When you reach the line that contains "2、将3.5MM的音频连接线", give it back exactly along with each line after it to the end of the entries; skip any pictures.

─── Records to use

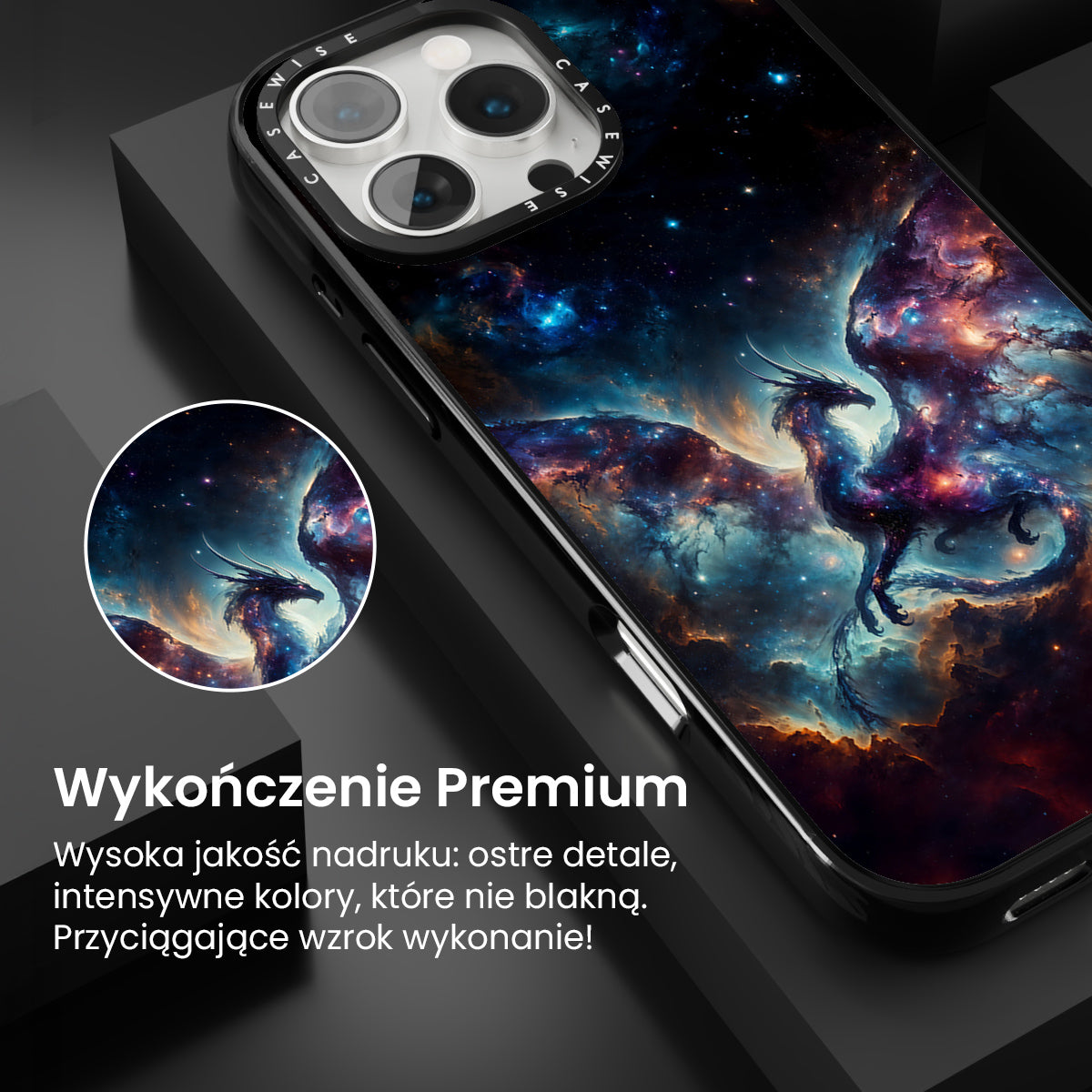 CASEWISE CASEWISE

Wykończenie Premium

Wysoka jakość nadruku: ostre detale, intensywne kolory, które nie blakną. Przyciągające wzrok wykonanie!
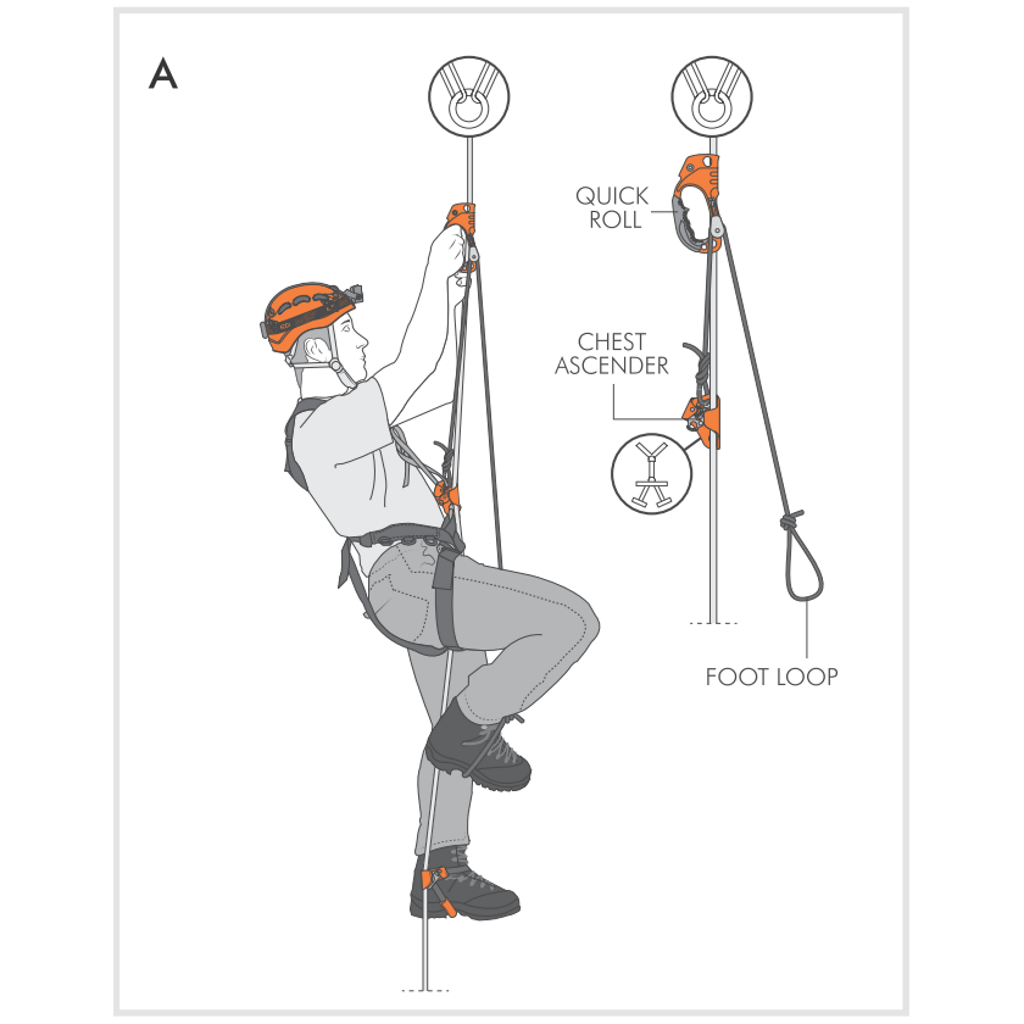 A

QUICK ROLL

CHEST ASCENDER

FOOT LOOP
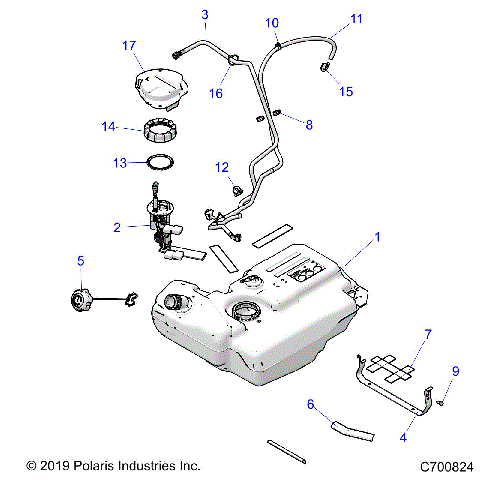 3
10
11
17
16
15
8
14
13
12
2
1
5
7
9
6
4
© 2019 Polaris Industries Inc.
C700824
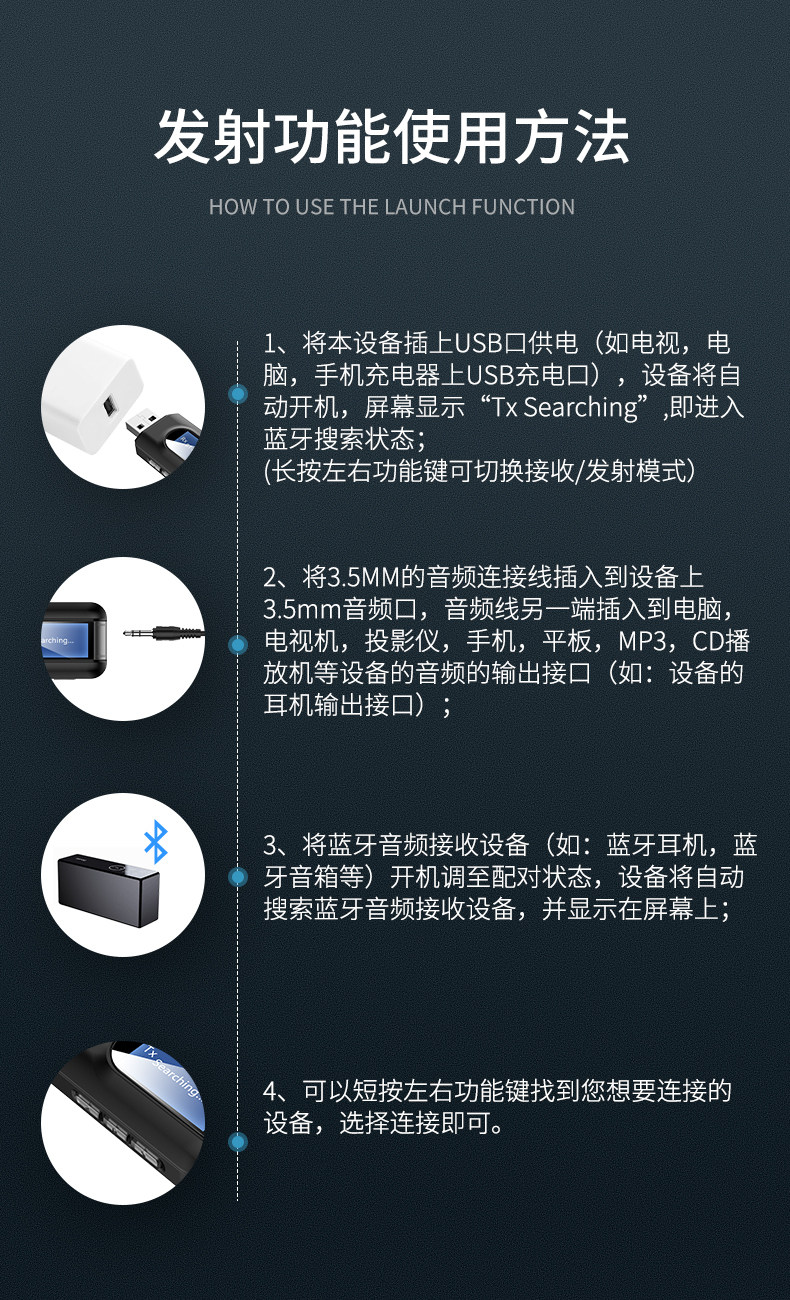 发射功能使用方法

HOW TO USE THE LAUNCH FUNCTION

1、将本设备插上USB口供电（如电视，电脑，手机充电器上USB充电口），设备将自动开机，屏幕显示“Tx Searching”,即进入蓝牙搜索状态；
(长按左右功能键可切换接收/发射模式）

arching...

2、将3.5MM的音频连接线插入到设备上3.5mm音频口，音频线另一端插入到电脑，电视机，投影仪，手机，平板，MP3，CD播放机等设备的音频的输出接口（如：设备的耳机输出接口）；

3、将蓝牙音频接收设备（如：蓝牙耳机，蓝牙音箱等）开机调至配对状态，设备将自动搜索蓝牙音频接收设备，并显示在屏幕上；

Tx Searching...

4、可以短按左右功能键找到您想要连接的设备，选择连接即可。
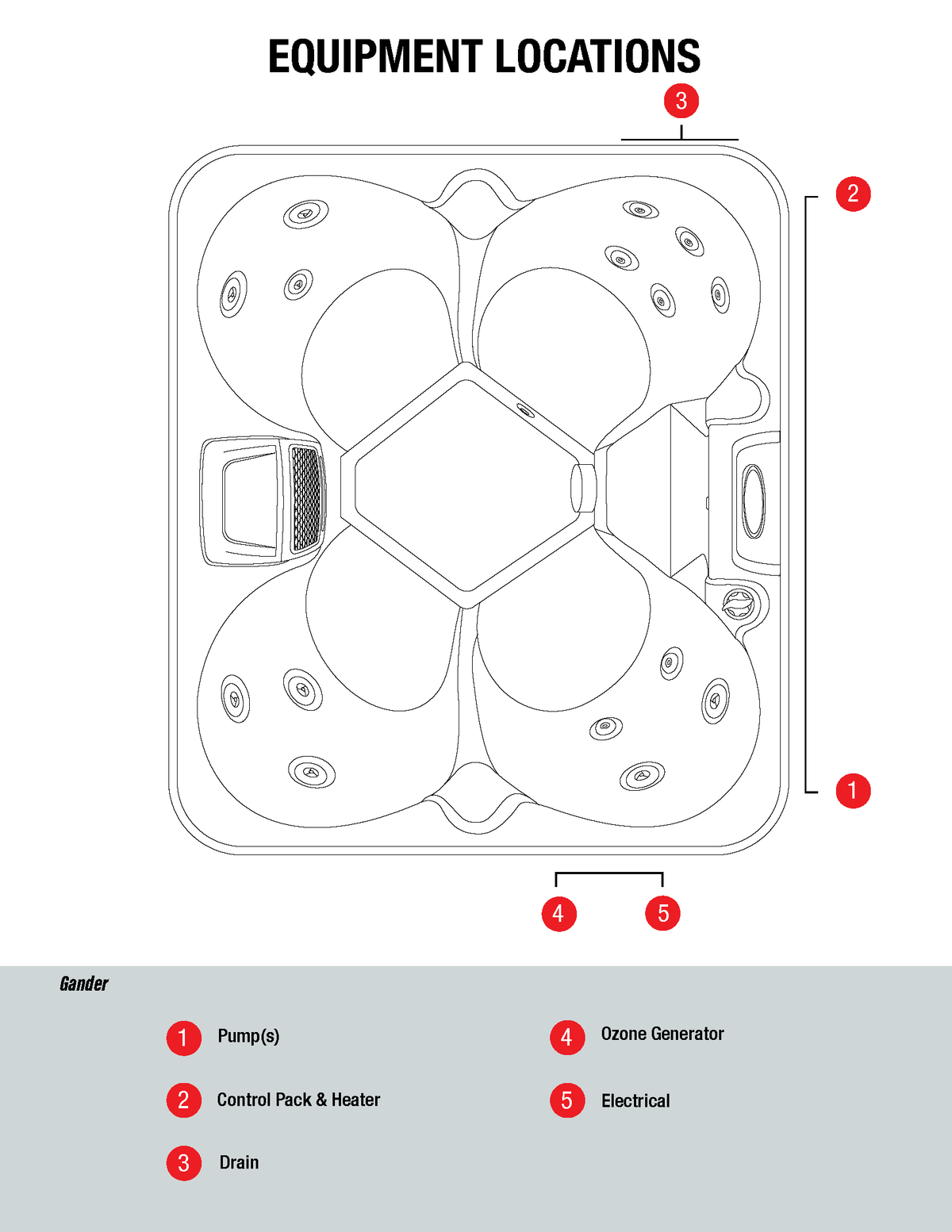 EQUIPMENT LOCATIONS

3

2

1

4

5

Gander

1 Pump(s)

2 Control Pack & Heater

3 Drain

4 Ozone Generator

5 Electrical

──────

▸ **Written response**
2、将3.5MM的音频连接线插入到设备上3.5mm音频口，音频线另一端插入到电脑，电视机，投影仪，手机，平板，MP3，CD播放机等设备的音频的输出接口（如：设备的耳机输出接口）；

3、将蓝牙音频接收设备（如：蓝牙耳机，蓝牙音箱等）开机调至配对状态，设备将自动搜索蓝牙音频接收设备，并显示在屏幕上；

Tx Searching...

4、可以短按左右功能键找到您想要连接的设备，选择连接即可。
 EQUIPMENT LOCATIONS

3

2

1

4

5

Gander

1 Pump(s)

2 Control Pack & Heater

3 Drain

4 Ozone Generator

5 Electrical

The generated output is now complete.